Hi all. Im new to java and Im writing a quicksort method for my class. Im getting an out of bounds exception on line 34. Ive stepped through the program several times, but i must be missing something because i cant figure it out. Its probably something Im going to feel silly about when i find out why.

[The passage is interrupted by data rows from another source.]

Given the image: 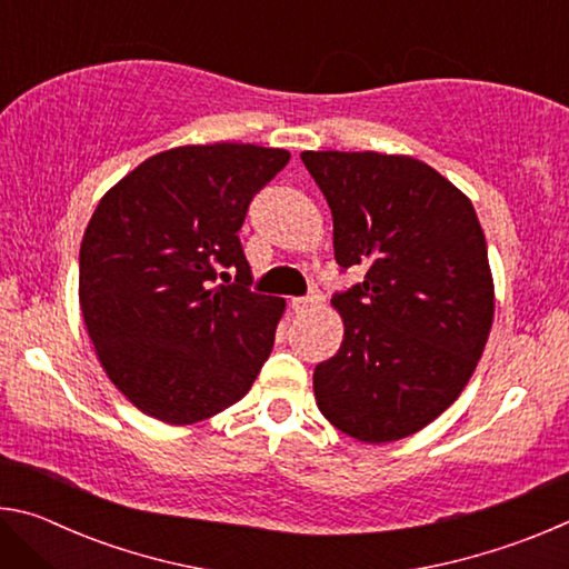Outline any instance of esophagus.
Wrapping results in <instances>:
<instances>
[{
    "mask_svg": "<svg viewBox=\"0 0 569 569\" xmlns=\"http://www.w3.org/2000/svg\"><path fill=\"white\" fill-rule=\"evenodd\" d=\"M319 301H321V296L316 293V291H311L308 296H298V298H293L291 301V308L296 313H303V311H311L313 306H319Z\"/></svg>",
    "mask_w": 569,
    "mask_h": 569,
    "instance_id": "1",
    "label": "esophagus"
}]
</instances>
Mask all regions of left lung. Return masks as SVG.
<instances>
[{
  "instance_id": "1",
  "label": "left lung",
  "mask_w": 569,
  "mask_h": 569,
  "mask_svg": "<svg viewBox=\"0 0 569 569\" xmlns=\"http://www.w3.org/2000/svg\"><path fill=\"white\" fill-rule=\"evenodd\" d=\"M333 216L336 263L366 276L331 303L341 349L313 371L316 403L366 445L413 435L467 387L495 316L471 200L435 168L381 152H301Z\"/></svg>"
}]
</instances>
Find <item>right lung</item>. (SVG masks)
Wrapping results in <instances>:
<instances>
[{"label": "right lung", "mask_w": 569, "mask_h": 569, "mask_svg": "<svg viewBox=\"0 0 569 569\" xmlns=\"http://www.w3.org/2000/svg\"><path fill=\"white\" fill-rule=\"evenodd\" d=\"M291 152L250 142L166 150L108 190L80 246L84 326L114 387L192 423L243 399L283 298L256 293L238 230Z\"/></svg>", "instance_id": "1"}]
</instances>
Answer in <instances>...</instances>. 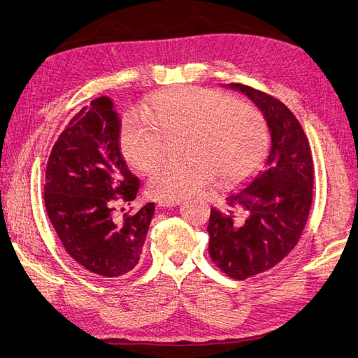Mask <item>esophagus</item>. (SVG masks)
Listing matches in <instances>:
<instances>
[{"instance_id":"obj_1","label":"esophagus","mask_w":358,"mask_h":358,"mask_svg":"<svg viewBox=\"0 0 358 358\" xmlns=\"http://www.w3.org/2000/svg\"><path fill=\"white\" fill-rule=\"evenodd\" d=\"M180 203H181L180 200H173V199H162V200L158 201V205L161 208H172V206L180 205Z\"/></svg>"}]
</instances>
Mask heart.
<instances>
[{"label":"heart","mask_w":358,"mask_h":358,"mask_svg":"<svg viewBox=\"0 0 358 358\" xmlns=\"http://www.w3.org/2000/svg\"><path fill=\"white\" fill-rule=\"evenodd\" d=\"M181 141L185 159L153 172L148 191L157 199H185L213 183L247 177L268 148V129L255 108L201 87H171L150 100V119L123 123L120 148L134 171L147 173L164 157L166 138Z\"/></svg>","instance_id":"b5f03b06"}]
</instances>
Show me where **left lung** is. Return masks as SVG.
<instances>
[{"mask_svg":"<svg viewBox=\"0 0 358 358\" xmlns=\"http://www.w3.org/2000/svg\"><path fill=\"white\" fill-rule=\"evenodd\" d=\"M255 103L271 131L262 171L227 197L225 211L211 210L210 257L235 280L274 268L299 243L313 200V158L301 123L280 100L231 83Z\"/></svg>","mask_w":358,"mask_h":358,"instance_id":"left-lung-1","label":"left lung"}]
</instances>
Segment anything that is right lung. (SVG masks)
<instances>
[{
    "mask_svg": "<svg viewBox=\"0 0 358 358\" xmlns=\"http://www.w3.org/2000/svg\"><path fill=\"white\" fill-rule=\"evenodd\" d=\"M120 120L108 96L84 106L57 138L45 173V208L64 249L101 277L128 274L139 263L155 203L113 219L114 201H133L139 180L120 153Z\"/></svg>",
    "mask_w": 358,
    "mask_h": 358,
    "instance_id": "1",
    "label": "right lung"
}]
</instances>
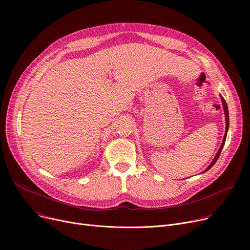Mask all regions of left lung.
Returning <instances> with one entry per match:
<instances>
[{
	"label": "left lung",
	"instance_id": "left-lung-1",
	"mask_svg": "<svg viewBox=\"0 0 250 250\" xmlns=\"http://www.w3.org/2000/svg\"><path fill=\"white\" fill-rule=\"evenodd\" d=\"M221 100H222V103H223V108H224V113H225V118H226V132H225V135H224V139H223L222 145H221V147H220L219 151L217 152V154H216V156H215L214 160L212 161V163H211V164H209V165L208 166V168L205 170L204 172L208 171V170L209 168H211V167H212V166L217 162V160H218V158H219V156H220V154H221V151H222V149H223V146H224V144H225L226 137H227V132H228V128H229V112H228V106H227V103H226V101L224 100V98L221 97Z\"/></svg>",
	"mask_w": 250,
	"mask_h": 250
}]
</instances>
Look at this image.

import java.util.ArrayList;

public class Quicksort
{
	public static void main (String [] args)
	{
		ArrayList <Integer> numbers = new ArrayList<Integer>();
		numbers.add(5);
		numbers.add(3);
		numbers.add(2);
		numbers.add(7);
		numbers.add(6);
		numbers.add(4);
		numbers.add(1);
		System.out.println(numbers);
		sortquickly(numbers, 0, numbers.size() - 1);
		System.out.println(numbers);
	}

	public static void sortquickly (ArrayList <Integer> numbers, int begin, int end)
	{
		
		int i = begin;
		int j = end;
		int pivot = begin;
		
		if (j - i >= 1)
		{
			while (i < j)
			{
				while (numbers.get(i) <= pivot && i <= end && j > i)
					i++;
			
				while (numbers.get(j) > pivot && j >= begin && j >= i)
					j--;
				
				if (i < j)
					Swap(numbers, i, j);
				
			}
			Swap(numbers, begin, j);
			
			sortquickly(numbers, begin, j - 1);
			sortquickly(numbers, j + 1, end);
		}
		else
			return;
		
	}

	public static void Swap (ArrayList <Integer> nums, int i, int j)
	{
		int temp = nums.get(i);
		nums.set(i, nums.get(j));
		nums.set(j, temp);
	}
}

This post has been edited by Izviral: 16 June 2011 - 07:22 PM

[immeraufdemhund]

you could just make it a List of something that is comparable. then use Collections.sort().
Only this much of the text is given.